Mit den Kursverlusten fielen die Bayer-Aktien am Mittwoch wieder in Richtung ihres Mehrjahrestiefs von 58,34 Euro. Zum Vergleich: Vor einem Jahr kosteten die Aktien noch rund 100 Euro. Nach dem überraschenden Verlust eines ersten Glyphosat-Prozesses im August 2018 ging es dann steil abwärts. Seither muss sich Bayer-Chef Baumann Fragen gefallen lassen, ob er die Risiken beim rund 63 Milliarden Dollar schweren Kauf von Monsanto unterschätzt hat.

Entsprechend harsch dürfte die Kritik auf der Hauptversammlung von Bayer am 26. April ausfallen. So bezeichnete Christian Strenger, Gründungsmitglied der Regierungskommission Deutscher Corporate Governance Kodex, den Monsanto-Kauf in einem dem "Manager Magazin" vorliegenden Brief unlängst als "den größten und schnellsten Wertvernichter der Dax-Geschichte". Strenger fordert laut dem "Manager Magazin" die übrigen Aktionäre auf, Bayer-Chef Baumann und seinen Vorstandskollegen die Entlastung zu verweigern.

Datenabschnitt ::
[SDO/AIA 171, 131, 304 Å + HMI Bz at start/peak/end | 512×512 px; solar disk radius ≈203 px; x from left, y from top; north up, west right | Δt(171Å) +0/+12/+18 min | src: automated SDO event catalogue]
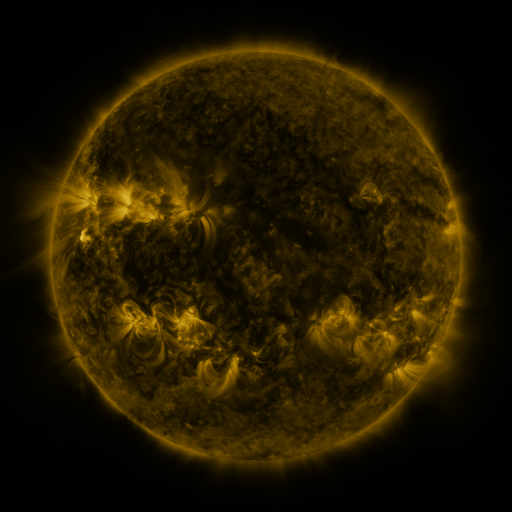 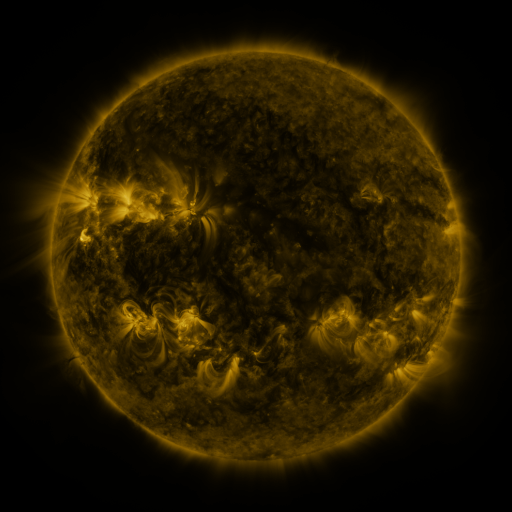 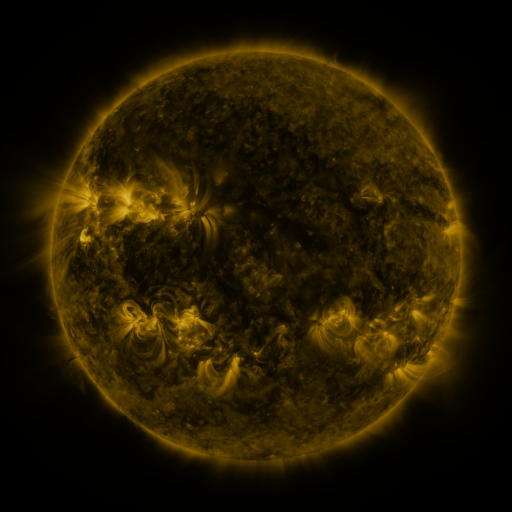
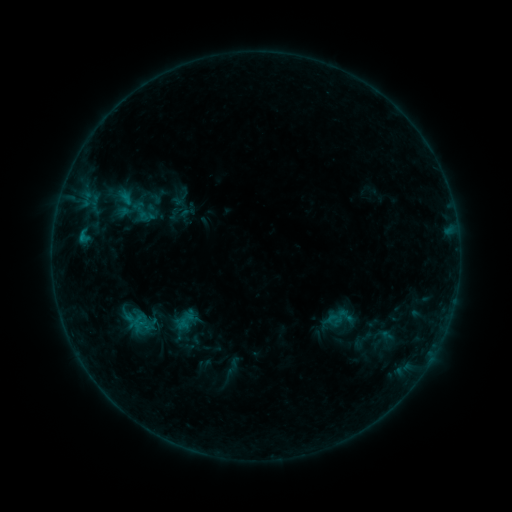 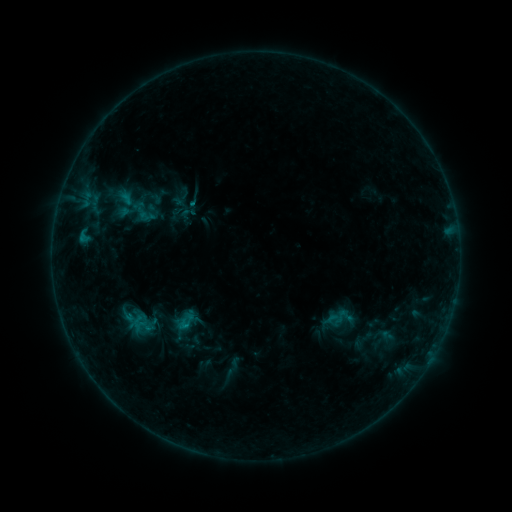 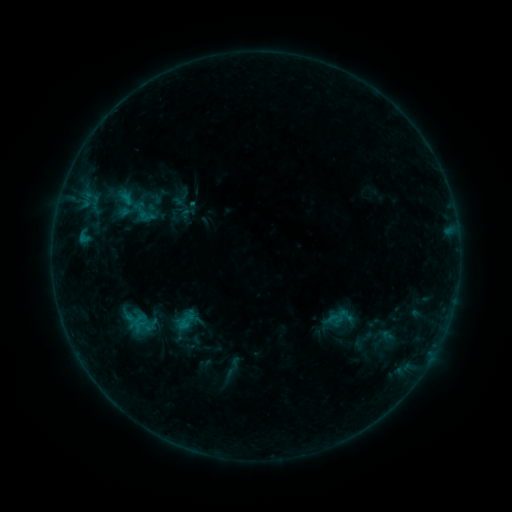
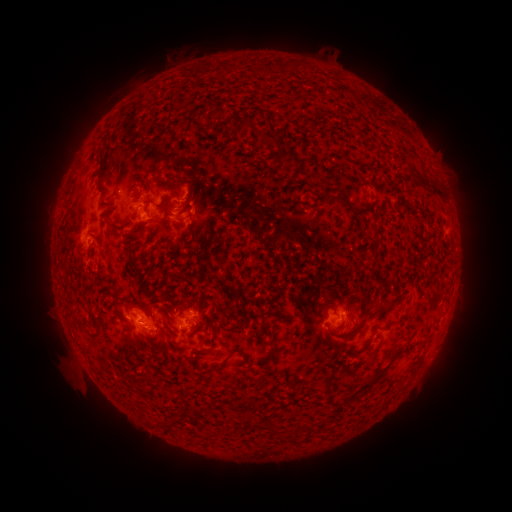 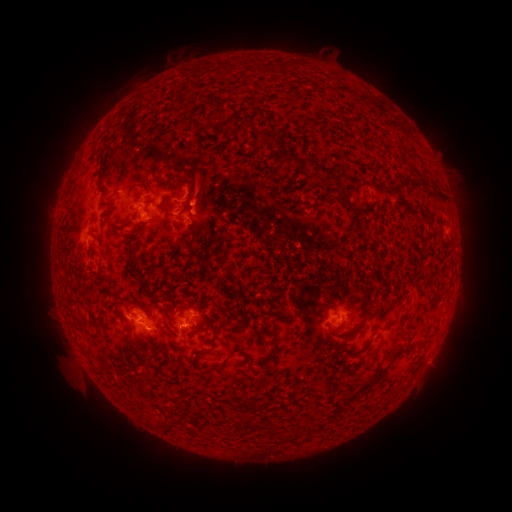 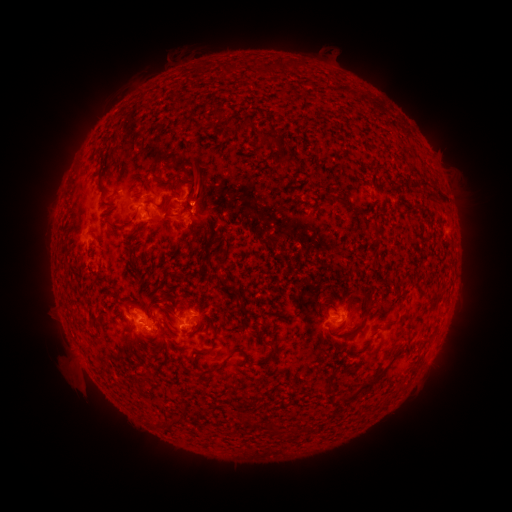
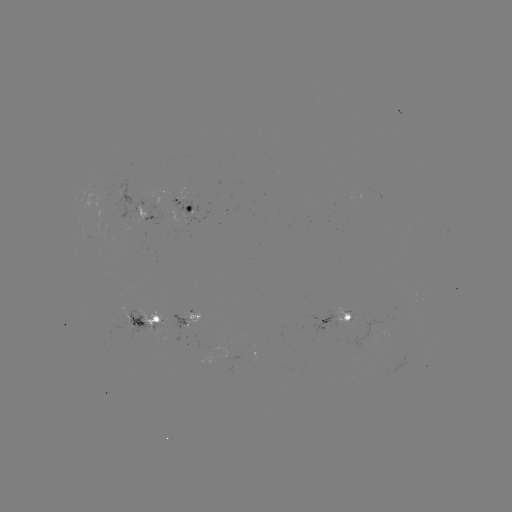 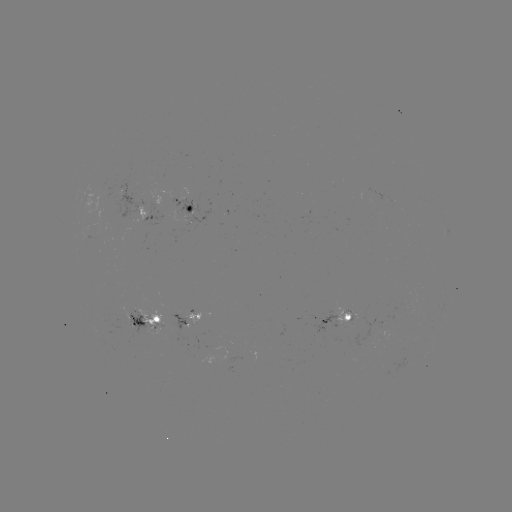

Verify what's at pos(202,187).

Aufgaben ::
**a)** Wie viel kosteten die Bayer-Aktien laut dem Seitentext vor einem Jahr?
**b)** Gib aus dem Seitentext wortgetreu den Teil aus, der mit den Worten beginnt, die „Entsprechend harsch dürfte“ enthalten, und mit „Entlastung zu verweigern.“ schließt.

Lösungen ::
**a)** Rund 100 Euro.

**b)**
Entsprechend harsch dürfte die Kritik auf der Hauptversammlung von Bayer am 26. April ausfallen. So bezeichnete Christian Strenger, Gründungsmitglied der Regierungskommission Deutscher Corporate Governance Kodex, den Monsanto-Kauf in einem dem "Manager Magazin" vorliegenden Brief unlängst als "den größten und schnellsten Wertvernichter der Dax-Geschichte". Strenger fordert laut dem "Manager Magazin" die übrigen Aktionäre auf, Bayer-Chef Baumann und seinen Vorstandskollegen die Entlastung zu verweigern.